Job Retention, SSP Relief And Self-Employed Support
Coronavirus Job Retention Scheme
Update on 31st July - HMRC announces further details of the Coronavirus Job Retention Scheme
Bonus Businesses will receive a one-off payment of £1,000 for every previously furloughed employee if they are still employed at the end of January 2021.
A policy statement published by the HMRC today gives employers further details on eligibility requirements and how they can claim the bonus:
- Employers will receive a one-off payment of £1,000 for every employee who has previously been furloughed under Coronavirus Job Retention Scheme (CJRS) – if they remain continuously employed to the end of January 2021
- To ensure the jobs are meaningful well-paid, employees must earn at least £520 (the National Insurance lower earnings limit) a month on average between the beginning of November and the end of January
- Those who were furloughed and had a claim submitted for them after 10 June (when the CJRS closed to new entrants), because they were returning from paternal leave or time serving as a military reservist will also be eligible for the bonus as long as they meet the other eligibility criteria
- Employers will also be eligible for employee transfers protected under TUPE legislation, provided they have been continuously employed and meet the other eligibility criteria and the new employer has also submitted a CJRS claim for that employee
Guidance has been published outlining the changes to the Coronavirus Job Retention Scheme following the Chancellor’s announcement on 29 May. These include:
- From 1 July employers can only claim for employees who have previously been furloughed for at least 3 consecutive weeks between 1 March–30 June.
- Flexibly furlough employees, meaning employees can come back to work for any amount of time and any work pattern.
- Still be able to claim the furlough grant for the hours your flexibly furloughed employees do not work, compared to the hours they would normally have worked in that period
- From 1 August, the level of the grant will be slowly reduced. No grant will be available for Class 1 employer NICs or pension contributions from 1 August although these contributions will remain payable by the employer.

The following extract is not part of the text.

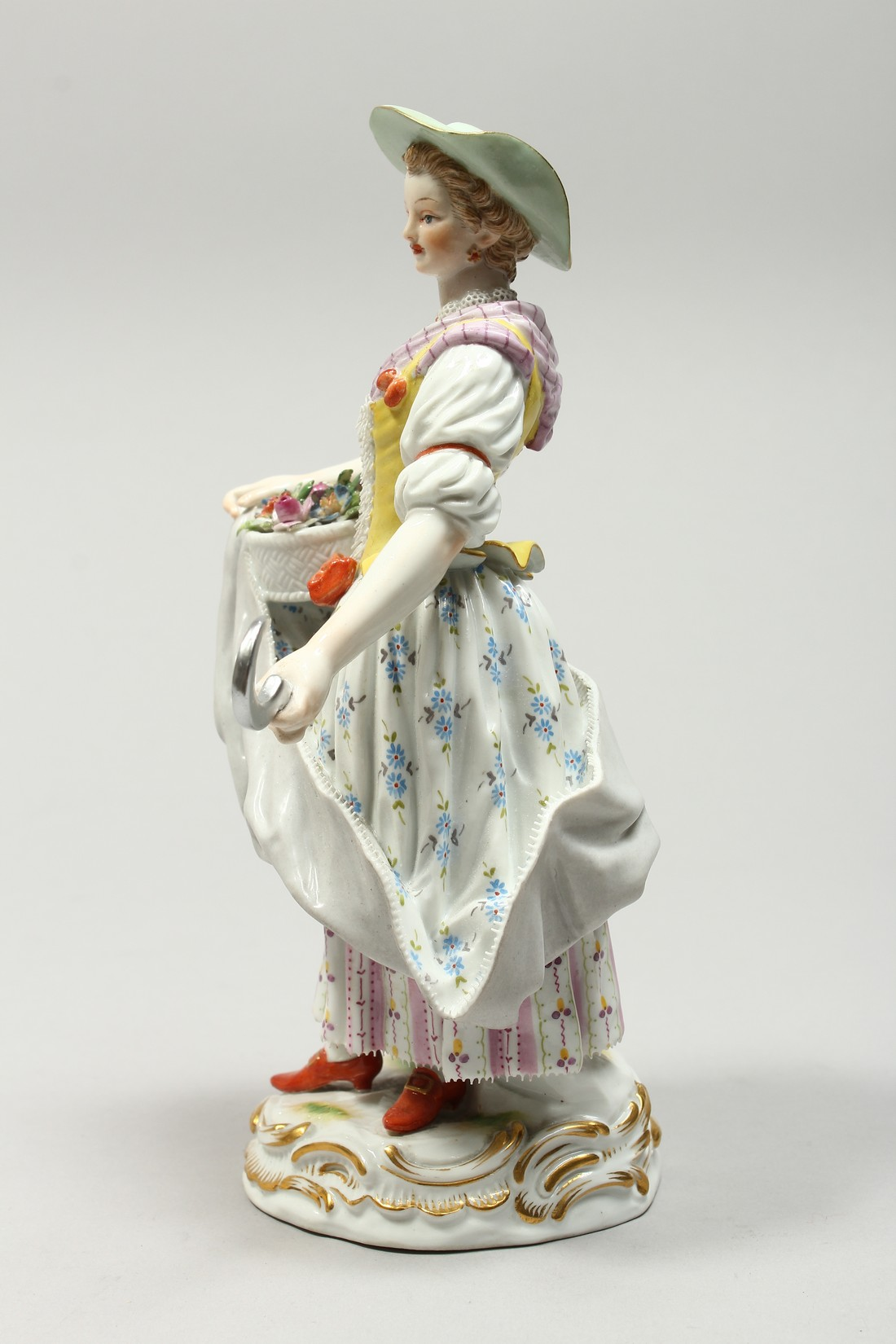 A GOOD MEISSEN PORCELAIN FIGURE OF A GARDENERESE, holding a sickle, carrying a basket of flowers, an - Image 6 of 14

- From 1 September, you will also be asked to contribute towards the cost of your furloughed employees’ wages to ensure they continue to receive at least 80% of their wages for the time they’re on furlough. Find more information on how the amount of grant available through the Coronavirus Job Retention Scheme is changing.
- Parents returning from maternity, paternity, shared parental, adoption and parental bereavement leave after 10 June are exempt from the cut-off date for new entrants. This applies to employers who have previously submitted a claim for any other employee (between 1 March and 30 June). Employees need to have started the leave before 10 June and are returning after 10 June and they have to be on their employers’ PAYE payroll on or before 19 March 2020.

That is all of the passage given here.